- Directed by: Master Vinayak
- Written by: P. K. Atre (story and dialogues for Marathi version) Pandit Indra (dialogues for Hindi version)
- Starring: Master Vinayak Meenakshi Shirodkar Damuanna Malvankar G D Madgulkar
- Cinematography: Pandurang Naik
- Music by: Dada Chandekar
- Release date: 1938;
- Country: India
- Languages: Marathi Hindi

= Brahmachari (1938 film) =

Brahmachari

Brahmachari is a 1938 black and white Marathi film. The film was directed by Master Vinayak and written by Pralhad Keshav Atre and starred Master Vinayak himself along with Meenakshi Shirodkar in lead roles.The film was also made in Hindi language.

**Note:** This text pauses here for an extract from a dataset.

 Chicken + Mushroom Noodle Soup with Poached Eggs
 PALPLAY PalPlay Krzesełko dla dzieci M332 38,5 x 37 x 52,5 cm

Atre paired with Master Vinayak for the second time for this film after the 1937 film Dharmaveer. Apart from the witty dialogues and satirical theme, the film became popular for Shirodkar's seductive song sequence wearing a swimsuit.

==Plot==
Audumbar is a young and ordinary man. On one occasion he happens to listen to the lecture given by Deshbhakta Jatashankar. Jatashankar in his speech emphasizes discipline and celibacy. This speech inspires Audumbar and he decides to join the Institute of Acharya Chandiram. He renounces his sexual desires and also throws away his collection of posters of film actors.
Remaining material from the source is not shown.